In a paper published this week in PNAS Qi Chen, of the US National Institutes of Health, and colleagues show that injected vitamin C (ascorbate) can halve the growth rate of tumours in mice. The team tested vitamin C injections in mice with rapidly spreading ovarian, pancreatic, and brain tumours. Injections reduced tumour growth by 41% and appeared to control spreading to other organs.
By injecting vitamin C you can produce far higher levels of ascorbate than you can achieve with oral tablets. High concentrations of ascorbate generate hydrogen peroxide, which is known to slow tumours in mice, they write.
“Similar pharmacologic concentrations [of vitamin C] were readily achieved in humans given ascorbate intravenously,” say the researchers. “These data suggest that ascorbate as a prodrug may have benefits in cancers with poor prognosis and limited therapeutic options.”
Alison Ross, from charity Cancer Research UK, says (BBC), “This is encouraging work but it’s at a very early stage because it involves cells grown in the lab and mice. There is currently no evidence from clinical trials in humans that injecting or consuming vitamin C is an effective way to treat cancer.
“Some research even suggests that high doses of antioxidants can make cancer treatment less effective, reducing the benefits of radiotherapy and chemotherapy.”
New Scientist notes:
Definitive answers on the effectiveness of intravenous vitamin C will only come from subsequent larger trials. But given recent experiences with a drug called DCA, which some patients began taking without medical supervision after reading about promising results on cancer cells, there are concerns that patients may take matters into their own hands by injecting themselves with vitamin C or taking large doses of vitamin C pills.
The use of high dose vitamin C as a complementary or alternative cancer treatment has a long history dating back to the 1970s. ... Patients have taken the vitamin both by mouth and intravenously.

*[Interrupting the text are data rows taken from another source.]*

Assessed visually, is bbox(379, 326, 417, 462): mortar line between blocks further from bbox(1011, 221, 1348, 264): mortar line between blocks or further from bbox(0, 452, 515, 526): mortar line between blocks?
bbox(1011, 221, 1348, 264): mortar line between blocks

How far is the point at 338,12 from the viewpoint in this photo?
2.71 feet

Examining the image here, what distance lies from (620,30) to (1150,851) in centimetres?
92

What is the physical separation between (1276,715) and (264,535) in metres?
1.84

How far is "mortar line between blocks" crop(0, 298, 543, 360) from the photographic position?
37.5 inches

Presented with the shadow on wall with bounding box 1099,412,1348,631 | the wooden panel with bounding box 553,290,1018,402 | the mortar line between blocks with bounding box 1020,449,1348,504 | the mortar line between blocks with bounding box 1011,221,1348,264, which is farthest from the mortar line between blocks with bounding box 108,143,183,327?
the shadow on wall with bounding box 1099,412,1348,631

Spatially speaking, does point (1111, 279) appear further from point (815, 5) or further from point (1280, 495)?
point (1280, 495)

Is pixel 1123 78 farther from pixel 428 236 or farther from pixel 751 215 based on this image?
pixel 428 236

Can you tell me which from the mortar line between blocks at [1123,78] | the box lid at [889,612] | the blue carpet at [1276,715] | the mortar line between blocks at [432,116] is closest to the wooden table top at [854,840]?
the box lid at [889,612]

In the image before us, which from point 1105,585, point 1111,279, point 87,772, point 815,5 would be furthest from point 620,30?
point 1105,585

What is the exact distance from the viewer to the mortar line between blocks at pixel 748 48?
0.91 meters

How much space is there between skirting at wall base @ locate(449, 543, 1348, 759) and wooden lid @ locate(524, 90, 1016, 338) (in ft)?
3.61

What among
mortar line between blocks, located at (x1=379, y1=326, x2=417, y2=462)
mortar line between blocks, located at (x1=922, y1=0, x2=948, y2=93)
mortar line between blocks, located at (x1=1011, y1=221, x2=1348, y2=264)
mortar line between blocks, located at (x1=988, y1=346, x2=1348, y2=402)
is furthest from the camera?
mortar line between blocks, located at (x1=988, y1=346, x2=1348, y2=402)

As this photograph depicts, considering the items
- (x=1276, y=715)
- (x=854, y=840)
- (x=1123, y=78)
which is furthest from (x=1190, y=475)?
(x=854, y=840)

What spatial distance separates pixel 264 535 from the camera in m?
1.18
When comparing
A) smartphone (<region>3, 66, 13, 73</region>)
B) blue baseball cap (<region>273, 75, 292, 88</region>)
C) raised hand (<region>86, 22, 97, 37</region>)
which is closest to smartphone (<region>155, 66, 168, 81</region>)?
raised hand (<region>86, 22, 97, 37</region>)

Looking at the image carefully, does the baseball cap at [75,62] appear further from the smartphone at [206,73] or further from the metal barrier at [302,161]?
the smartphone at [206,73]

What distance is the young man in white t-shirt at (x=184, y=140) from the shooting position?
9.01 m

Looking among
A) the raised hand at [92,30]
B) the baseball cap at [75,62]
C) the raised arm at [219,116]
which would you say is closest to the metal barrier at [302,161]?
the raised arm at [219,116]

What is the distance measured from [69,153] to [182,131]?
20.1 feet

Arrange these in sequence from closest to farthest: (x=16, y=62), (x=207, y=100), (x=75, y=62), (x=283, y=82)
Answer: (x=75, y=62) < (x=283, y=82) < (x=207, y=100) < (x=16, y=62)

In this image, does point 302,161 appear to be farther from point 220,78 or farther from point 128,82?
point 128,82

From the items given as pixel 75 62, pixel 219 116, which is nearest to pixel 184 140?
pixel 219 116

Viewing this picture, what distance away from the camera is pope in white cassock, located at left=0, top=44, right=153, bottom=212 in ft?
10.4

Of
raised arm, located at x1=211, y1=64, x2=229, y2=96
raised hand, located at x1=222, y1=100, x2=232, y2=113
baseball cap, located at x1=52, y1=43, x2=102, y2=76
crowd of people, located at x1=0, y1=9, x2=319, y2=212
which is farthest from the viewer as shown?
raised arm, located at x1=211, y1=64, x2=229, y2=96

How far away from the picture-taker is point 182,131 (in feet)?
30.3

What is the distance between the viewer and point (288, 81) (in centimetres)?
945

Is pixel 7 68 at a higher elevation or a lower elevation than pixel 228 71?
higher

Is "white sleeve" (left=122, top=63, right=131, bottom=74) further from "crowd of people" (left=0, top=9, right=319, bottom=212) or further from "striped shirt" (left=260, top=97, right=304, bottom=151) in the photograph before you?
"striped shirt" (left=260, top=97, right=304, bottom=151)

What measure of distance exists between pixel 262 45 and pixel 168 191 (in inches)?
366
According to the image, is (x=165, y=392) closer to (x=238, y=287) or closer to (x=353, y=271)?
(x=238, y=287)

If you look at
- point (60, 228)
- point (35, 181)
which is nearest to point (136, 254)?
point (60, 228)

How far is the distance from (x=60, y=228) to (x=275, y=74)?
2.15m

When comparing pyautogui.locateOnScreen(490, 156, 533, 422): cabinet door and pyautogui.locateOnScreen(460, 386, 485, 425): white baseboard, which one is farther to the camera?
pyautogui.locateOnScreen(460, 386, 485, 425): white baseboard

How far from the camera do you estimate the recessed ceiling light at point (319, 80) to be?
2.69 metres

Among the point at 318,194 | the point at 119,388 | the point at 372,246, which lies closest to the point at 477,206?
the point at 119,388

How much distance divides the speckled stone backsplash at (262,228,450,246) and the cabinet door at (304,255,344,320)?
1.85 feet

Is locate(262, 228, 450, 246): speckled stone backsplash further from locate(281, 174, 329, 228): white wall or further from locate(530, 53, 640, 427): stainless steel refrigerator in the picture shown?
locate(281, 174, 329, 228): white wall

But despite some positive outcomes, reliable evidence that the therapy works has been lacking. For this reason claims that vitamin C can treat cancer have been dismissed by conventional cancer experts.
And, as if you needed to be told, unconventional cancer experts are probably best avoided...
Image: Mark Levine

Comments
While caution is appropriate, I think the above essays is a little TOO cautious. Injectable ascorbate has shown to be promising by more than one researcher. Anyway, for an excellent discussion of the history of this controversy see the book LINUS PAULING: A MAN AND HIS SCIENCE, by anthony serafini
Posted by: Hobart Cidrule | August 11, 2008 01:30 PM
Alison Ross claims that there is no evidence from clinical trials that vitamin C has value in cancer treatment, but she is wrong. Pauling and Cameron published two clinical reports involving more than one thousand patients in PNAS in the late 1970s. Cameron and Campbell published a clinical trial of 50 consecutive cancer patients given high-dose vitamin C in Chem.-Biol. Interactions in 1974. Recent clinical reports on favorable responses to high-dose vitamin C have been published in CMAJ and JACN. There's plenty of evidence suggesting benefit for some patients if you care to look.
Posted by: Stephen Lawson | September 6, 2008 12:59 AM
I found this info very useful, and will tell my family about this because they are always looking for better solutions. Thank you!
Posted by: Daryl Saari | October 7, 2008 02:43 AM
If Vitamin c in high doses can help reduce tumours in mice then I would have thought it would do similar in humans. What dose is being used?